Jul 12, 2014

SSL/TLS ciphers

The problem at hand

You have a website and you want to encrypt the traffic going in and out of your webserver. Since you heard about the attacks currently known at SSL and TLS, you want to configure your server to not be vulnerable to any. In a perfect world (or if you control your clients) all you have to do is allow TLS 1.2 and AES-GCM with elliptic-curve Diffie-Hellman key exchange only (AESGCM+ECDH when using openssl) and you're set. This combination is secure, fast, offers perfect forward secrecy and at the time of writing there are no known attacks that make it crackable in a reasonable time. So what's the problem? With a public website you don't control the web browser the visitor uses. If he or she is using IE on Windows XP or Android 2.x the browser doesn't support TLS 1.2 or AES-GCM and the visitor can't access the website. How do you keep your website secure yet reasonably accessible?

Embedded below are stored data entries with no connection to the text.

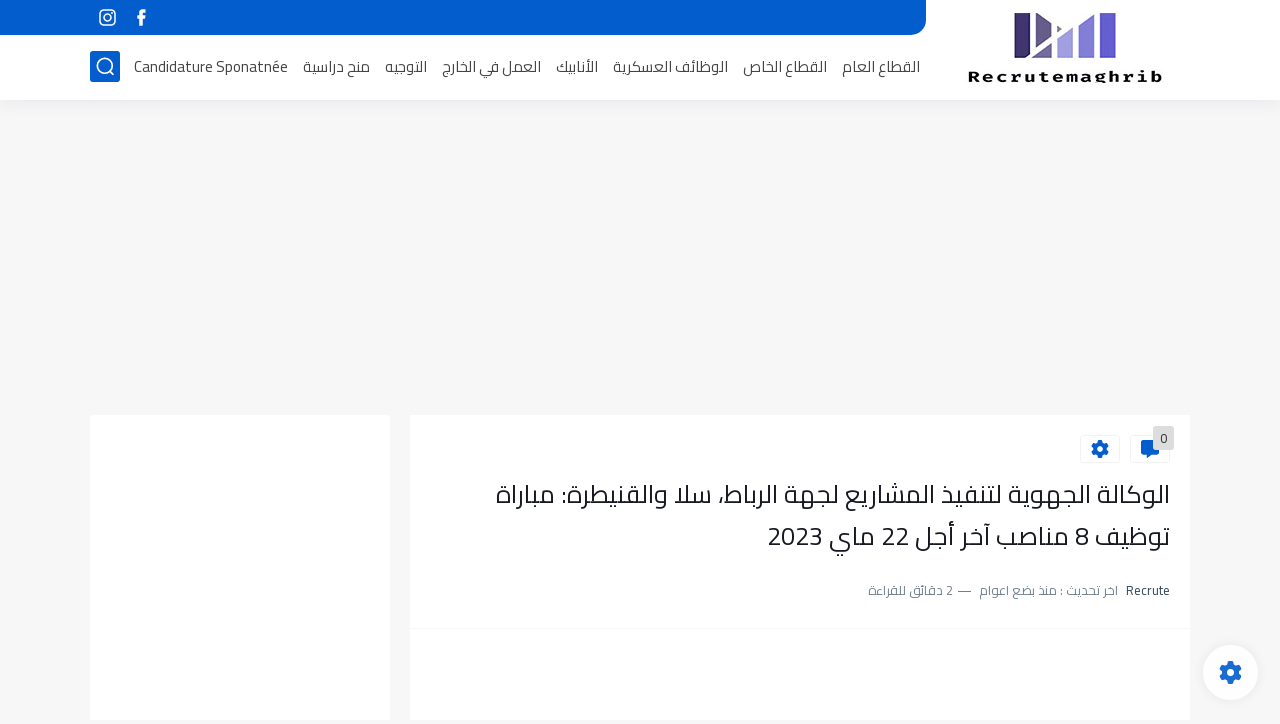

--- FILE ---
content_type: text/html; charset=utf-8
request_url: https://www.google.com/recaptcha/api2/aframe
body_size: 268
content:
<!DOCTYPE HTML><html><head><meta http-equiv="content-type" content="text/html; charset=UTF-8"></head><body><script nonce="sWNXjKxhMp_Mh5qRU0xc-A">/** Anti-fraud and anti-abuse applications only. See google.com/recaptcha */ try{var clients={'sodar':'https://pagead2.googlesyndication.com/pagead/sodar?'};window.addEventListener("message",function(a){try{if(a.source===window.parent){var b=JSON.parse(a.data);var c=clients[b['id']];if(c){var d=document.createElement('img');d.src=c+b['params']+'&rc='+(localStorage.getItem("rc::a")?sessionStorage.getItem("rc::b"):"");window.document.body.appendChild(d);sessionStorage.setItem("rc::e",parseInt(sessionStorage.getItem("rc::e")||0)+1);localStorage.setItem("rc::h",'1768548717085');}}}catch(b){}});window.parent.postMessage("_grecaptcha_ready", "*");}catch(b){}</script></body></html>

--- FILE ---
content_type: application/javascript; charset=utf-8
request_url: https://fundingchoicesmessages.google.com/f/AGSKWxUVVoveNf-Y-KnoXZbDY-FzMwXukEUkHh1L_uqqDoLXTNZAQnTYLifB5z6cuVUJH8f7qbTl_ducIo0Pim2fSSIY4rNhf4GMgab2bmTS0JFhlMfOoAujCh0eH_vLLvLoL0PPAQgbo4BWGjD0-fkJao4OUzeeqn7IGELIEWJtAn39zfA3d1csM8btND7f/_/ad/inline?/jquery/ad./adfootright.?adcentric=/468x72.
body_size: -1293
content:
window['20c21298-2bf5-44f0-ba95-99d513ae0ea4'] = true;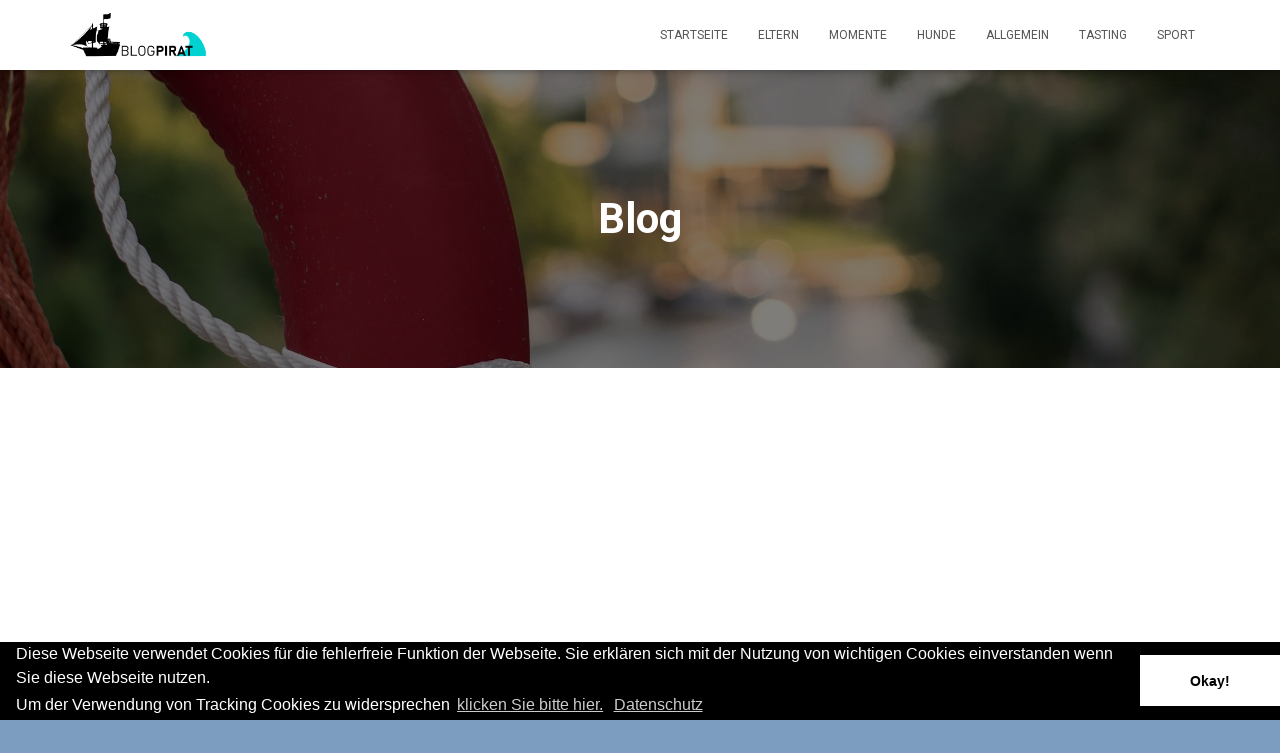

--- FILE ---
content_type: text/html; charset=utf-8
request_url: https://www.google.com/recaptcha/api2/aframe
body_size: 266
content:
<!DOCTYPE HTML><html><head><meta http-equiv="content-type" content="text/html; charset=UTF-8"></head><body><script nonce="KHDvfiCHXq-rLiDfblfHsA">/** Anti-fraud and anti-abuse applications only. See google.com/recaptcha */ try{var clients={'sodar':'https://pagead2.googlesyndication.com/pagead/sodar?'};window.addEventListener("message",function(a){try{if(a.source===window.parent){var b=JSON.parse(a.data);var c=clients[b['id']];if(c){var d=document.createElement('img');d.src=c+b['params']+'&rc='+(localStorage.getItem("rc::a")?sessionStorage.getItem("rc::b"):"");window.document.body.appendChild(d);sessionStorage.setItem("rc::e",parseInt(sessionStorage.getItem("rc::e")||0)+1);localStorage.setItem("rc::h",'1763242774719');}}}catch(b){}});window.parent.postMessage("_grecaptcha_ready", "*");}catch(b){}</script></body></html>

Known attacks on SSL and TLS

First, SSL 2.0 is insecure (it's even disabled by default in IE7) so we'll not be using it. Version roll back attacks allow a man in the middle to change the response from the client to force a lower grade (read the lowest grade possible) cipher suite. The BEAST attack exploits a weakness in CBC ciphers in TLS 1.0. But fixes all major browsers have been released for quite some time, so we're going to assume that the client is secure and CBC ciphers are safe to use (reasonable assumption, but still an assumption). CRIME and BREACH exploit a weakness in compression and RC4 is considered to be weak although not broken like DES or MD5.

IE in Windows XP

All version of IE that are available on Windows XP offer RC4 and 3DES as the best ciphers available. Unfortunately Chrome uses the Windows scrypt library so it has the same limitation. For a user this means that if you're on Windows XP you should be using an up-to-date version of Firefox to have the best experience until you can move from Windows XP (or Windows in general). For the website manager it leaves you with 2 options, either add support for either 3DES or RC4 ciphers with SHA1 hashes (for openssl, add RC4-SHA or 3DES-SHA at the end of the cipher list) or ask users to use Firefox if they're still on XP. I chose the latter rather then the former, but I have that luxury.

What are we left with?

Since modern browser browsers that support SSL 3.0 support TLS 1.0, we'll be using TLS 1.0 or newer. Any AES cipher (AES-GCM preferred) with ECDH key exchange (preferred) or DH key exchange and SHA2 (preferred) or SHA1 hashes and disable compression. On my server (OpenBSD firewall/ load-balancer/ SSL terminator and reverse-proxy) with the included OpenSSL and Nginx the configuration is as followed

ssl_protocols TLSv1 TLSv1.1 TLSv1.2;
ssl_ciphers !kRSA:!3DES:!RC4:!DES:!MD5:!aNULL:!NULL:AESGCM+ECDH:AES256+ECDH:AES128:+SHA1;
ssl_prefer_server_ciphers on;

Take note that I first disable what I don't want, then allow what I do want in the order I prefer. I've also disabled DH key exchange with AES-GCM since all browsers that support AES-GCM support ECDH so I've opted for that (the reasoning being that ECDH is faster than DH so it's preferable).

Final words

This is not enough to call your site secure. I haven't mentioned secure cookies, HSTS, input sanitation, cross-site scripting, OCSP, certificate strength, implementation vulnerabilities (such as OpenSSL's heartbleed) or any of the other security considerations. For testing purposes I used sslscan and Calomel's SSL validation add-on for Firefox. You can also SSLLabs' SSL test.